Says Ray, "What we do is somewhat different. Our audience is more discerning. The teenagers will go and see anything, but our audience is looking for something different. The word 'artfilm' used to be something that was a negative term, but nowadays the studios are looking towards artfilms too. Every studio has an arthouse distibution arm. The lines are blurring."
And so are the expectations on the return of your investment. "You can never tell what a film will do. With Interview with the Assasin, we brought it out when there was a lot of paranoia bout the political situation, a lot of attention came to us, we got 100,000 hits on the website, then we only got a thousand people into the movie in New York. We tinkered with the ads and kept pushing the film, but the gestalt just wasn't there at all. Sometimes you can make your money back, especially in DVD, but the bottom line is that, if you spent $1.5 million on your movie, you could lose the lot."
Berney adds, "On Memento, they sold foreign rights and raised maybe 90% of their money before they started. Nowadays, that foreign money source has dried up. Canal's in trouble in France, lots of companies that were hot a few years ago are flat now. If you did what they did on Memento today you might raise 10% of your money, not 90%. You have to get more creative with where you get your money from."

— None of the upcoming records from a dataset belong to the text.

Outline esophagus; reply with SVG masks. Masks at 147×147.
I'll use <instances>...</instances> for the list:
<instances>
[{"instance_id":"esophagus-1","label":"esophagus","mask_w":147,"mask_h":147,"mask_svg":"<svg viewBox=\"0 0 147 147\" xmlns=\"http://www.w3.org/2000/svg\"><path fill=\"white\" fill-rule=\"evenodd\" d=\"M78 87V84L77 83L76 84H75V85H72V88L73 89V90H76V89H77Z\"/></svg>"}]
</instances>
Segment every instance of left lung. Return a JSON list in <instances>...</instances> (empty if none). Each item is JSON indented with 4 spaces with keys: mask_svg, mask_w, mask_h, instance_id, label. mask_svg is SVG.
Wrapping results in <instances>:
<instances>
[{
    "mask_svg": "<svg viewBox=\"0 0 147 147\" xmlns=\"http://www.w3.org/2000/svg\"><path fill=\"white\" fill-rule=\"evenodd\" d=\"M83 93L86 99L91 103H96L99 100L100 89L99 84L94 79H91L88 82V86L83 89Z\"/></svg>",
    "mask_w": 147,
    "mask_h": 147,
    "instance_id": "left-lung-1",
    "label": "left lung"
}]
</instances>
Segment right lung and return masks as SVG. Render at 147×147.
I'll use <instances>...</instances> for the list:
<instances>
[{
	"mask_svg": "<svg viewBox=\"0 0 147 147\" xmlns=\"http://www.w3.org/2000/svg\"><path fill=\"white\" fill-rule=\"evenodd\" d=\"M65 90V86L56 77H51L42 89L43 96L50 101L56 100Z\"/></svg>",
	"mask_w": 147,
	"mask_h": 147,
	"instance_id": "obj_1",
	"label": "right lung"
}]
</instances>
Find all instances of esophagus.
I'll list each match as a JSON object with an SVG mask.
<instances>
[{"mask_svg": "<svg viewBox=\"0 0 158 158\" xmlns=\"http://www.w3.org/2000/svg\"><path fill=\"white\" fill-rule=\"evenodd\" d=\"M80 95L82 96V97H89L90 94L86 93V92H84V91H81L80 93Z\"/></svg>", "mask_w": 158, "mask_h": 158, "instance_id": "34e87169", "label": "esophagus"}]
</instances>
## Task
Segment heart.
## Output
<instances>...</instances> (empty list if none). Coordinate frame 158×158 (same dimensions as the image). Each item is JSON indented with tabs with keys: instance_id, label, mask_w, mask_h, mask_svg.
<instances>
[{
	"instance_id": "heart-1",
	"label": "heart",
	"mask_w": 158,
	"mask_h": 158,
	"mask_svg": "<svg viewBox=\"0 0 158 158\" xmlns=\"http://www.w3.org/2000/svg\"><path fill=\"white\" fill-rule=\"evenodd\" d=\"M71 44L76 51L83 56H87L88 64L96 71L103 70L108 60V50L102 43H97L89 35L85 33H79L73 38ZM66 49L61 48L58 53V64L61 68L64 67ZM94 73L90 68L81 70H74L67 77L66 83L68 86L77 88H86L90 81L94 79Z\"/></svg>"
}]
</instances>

"There were a lot of ponzi-like schemes a few years ago where one raised money from another that raised money from another and eventually it all fell down. There's always a new scheme every few years - German money! German money! - Then there's no more German money."
So how are the indies affecting the studios today? The concensus is that they're leading the way - still. Distribution boss Mike Barker explains, "Before Crouching Tiger, Hidden Dragon was produced, Ang Lee was telling people he wanted to make a film that would be a huge commercial film in Asia and an arthouse film everywhere else. After he made it, he said to me "I got two things wrong. First, I made a film that was considered an arthouse film in Asia and a huge commercial success everywhere else. Secondly... what have we wrought?" His point being that now there would be this long line of imitation films. And that's happened to a large extent.
Says Bowles, "Miramax had bought a whole lot of Hong Kong films, perhaps for TV distribution, ten Jet Li films, a whole bunch of old Jackie Chan's, and I think they saw the potential of them suddenly."
Of course, if you went down the list of films Miramax has bought and not released, it would be a long list. In fact, many associate doing a deal with Miramax to selling your soul to the devil.
Says Bowles with a grin, "That's a pretty unkind thing to say about the devil."